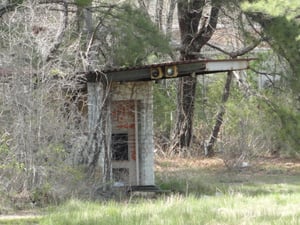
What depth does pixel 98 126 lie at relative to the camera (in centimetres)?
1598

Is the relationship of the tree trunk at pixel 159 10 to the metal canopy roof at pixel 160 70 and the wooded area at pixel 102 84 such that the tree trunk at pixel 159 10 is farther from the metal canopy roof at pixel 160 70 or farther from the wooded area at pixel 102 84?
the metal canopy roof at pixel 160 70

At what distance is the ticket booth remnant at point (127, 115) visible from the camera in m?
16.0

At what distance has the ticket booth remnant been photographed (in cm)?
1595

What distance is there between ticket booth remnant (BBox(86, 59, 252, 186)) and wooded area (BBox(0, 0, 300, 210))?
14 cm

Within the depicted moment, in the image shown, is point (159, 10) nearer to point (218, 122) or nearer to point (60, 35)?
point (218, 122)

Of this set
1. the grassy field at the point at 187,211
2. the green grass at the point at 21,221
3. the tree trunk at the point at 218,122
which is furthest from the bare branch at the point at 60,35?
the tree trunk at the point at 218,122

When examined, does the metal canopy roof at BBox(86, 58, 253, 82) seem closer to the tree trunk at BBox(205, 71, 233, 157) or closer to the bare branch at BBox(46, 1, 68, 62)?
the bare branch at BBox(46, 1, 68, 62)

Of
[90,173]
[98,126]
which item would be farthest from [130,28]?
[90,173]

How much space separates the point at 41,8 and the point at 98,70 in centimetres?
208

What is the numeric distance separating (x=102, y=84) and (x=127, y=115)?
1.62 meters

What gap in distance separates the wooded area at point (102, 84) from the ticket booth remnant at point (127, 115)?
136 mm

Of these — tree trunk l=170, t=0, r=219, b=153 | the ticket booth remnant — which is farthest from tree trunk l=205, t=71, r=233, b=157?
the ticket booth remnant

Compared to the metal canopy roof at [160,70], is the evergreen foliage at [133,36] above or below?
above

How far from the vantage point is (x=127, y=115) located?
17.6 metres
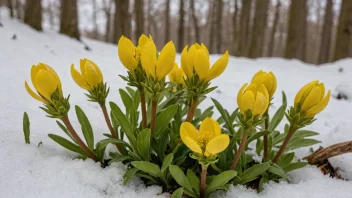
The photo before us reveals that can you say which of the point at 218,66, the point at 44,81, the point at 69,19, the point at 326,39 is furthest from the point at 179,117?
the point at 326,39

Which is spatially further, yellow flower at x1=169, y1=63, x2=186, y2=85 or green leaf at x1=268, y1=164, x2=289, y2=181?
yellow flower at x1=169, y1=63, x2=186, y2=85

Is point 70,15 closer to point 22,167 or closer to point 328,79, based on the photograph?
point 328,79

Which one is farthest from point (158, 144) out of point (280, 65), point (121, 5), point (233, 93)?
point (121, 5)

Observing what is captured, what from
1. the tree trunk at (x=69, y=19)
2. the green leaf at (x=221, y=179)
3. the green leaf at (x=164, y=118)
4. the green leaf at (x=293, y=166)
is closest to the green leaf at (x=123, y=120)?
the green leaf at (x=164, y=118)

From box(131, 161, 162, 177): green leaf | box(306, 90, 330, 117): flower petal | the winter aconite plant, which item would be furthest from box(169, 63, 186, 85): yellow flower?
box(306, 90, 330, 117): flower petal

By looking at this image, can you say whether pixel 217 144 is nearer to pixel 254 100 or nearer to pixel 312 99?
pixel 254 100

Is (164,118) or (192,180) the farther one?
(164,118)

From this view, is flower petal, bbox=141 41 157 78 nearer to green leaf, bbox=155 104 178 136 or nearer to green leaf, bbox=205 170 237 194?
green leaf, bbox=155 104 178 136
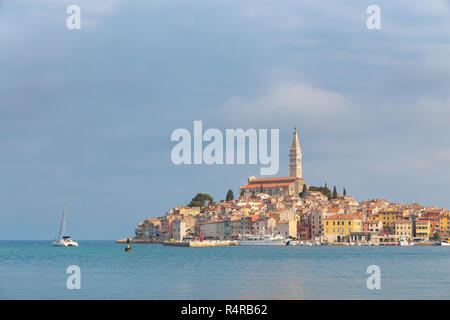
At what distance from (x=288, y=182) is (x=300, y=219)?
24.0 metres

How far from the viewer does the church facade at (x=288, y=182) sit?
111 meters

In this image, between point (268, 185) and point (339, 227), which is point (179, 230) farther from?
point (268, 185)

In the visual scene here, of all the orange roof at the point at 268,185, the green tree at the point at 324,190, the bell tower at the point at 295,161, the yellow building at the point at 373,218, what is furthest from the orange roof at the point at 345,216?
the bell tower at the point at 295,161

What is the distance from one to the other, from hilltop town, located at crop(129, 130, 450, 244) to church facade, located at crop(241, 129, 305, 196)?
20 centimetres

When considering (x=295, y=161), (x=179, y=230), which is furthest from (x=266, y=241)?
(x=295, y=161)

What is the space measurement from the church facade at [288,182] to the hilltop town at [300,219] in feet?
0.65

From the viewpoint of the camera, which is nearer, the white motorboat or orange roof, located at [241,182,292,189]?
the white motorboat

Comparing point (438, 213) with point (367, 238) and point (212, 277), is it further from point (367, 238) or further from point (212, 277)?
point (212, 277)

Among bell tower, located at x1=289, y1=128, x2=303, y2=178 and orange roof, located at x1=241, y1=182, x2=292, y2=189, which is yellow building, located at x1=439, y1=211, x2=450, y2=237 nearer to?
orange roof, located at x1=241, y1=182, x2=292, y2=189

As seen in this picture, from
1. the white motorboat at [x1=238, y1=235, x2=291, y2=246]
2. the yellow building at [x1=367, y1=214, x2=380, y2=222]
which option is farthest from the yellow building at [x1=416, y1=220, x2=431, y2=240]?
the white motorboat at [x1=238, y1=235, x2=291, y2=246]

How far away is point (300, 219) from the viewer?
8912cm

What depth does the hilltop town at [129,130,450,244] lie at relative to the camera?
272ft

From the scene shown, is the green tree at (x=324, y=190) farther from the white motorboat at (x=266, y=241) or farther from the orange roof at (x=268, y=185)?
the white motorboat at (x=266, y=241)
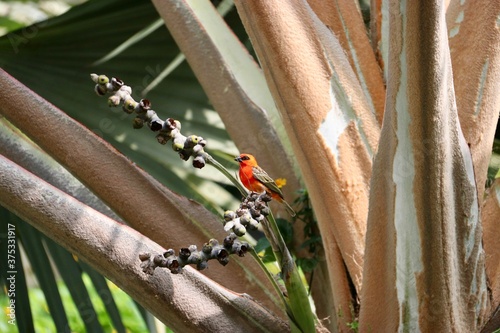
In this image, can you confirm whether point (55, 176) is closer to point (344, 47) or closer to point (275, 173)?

━━━━━━

- **Task**
Please repeat the items from the line with "From the scene" through the last line of the items, substituting "nearer" for "closer" and keeping everything else unchanged. Leave the pictures out of your answer.

- **Completed exercise**
From the scene shown, is the green tree at (x=324, y=190) farther from the white motorboat at (x=266, y=241) or farther from the orange roof at (x=268, y=185)?
the white motorboat at (x=266, y=241)
In this image, can you confirm whether point (55, 176) is nearer to point (344, 47) or nearer to point (275, 173)?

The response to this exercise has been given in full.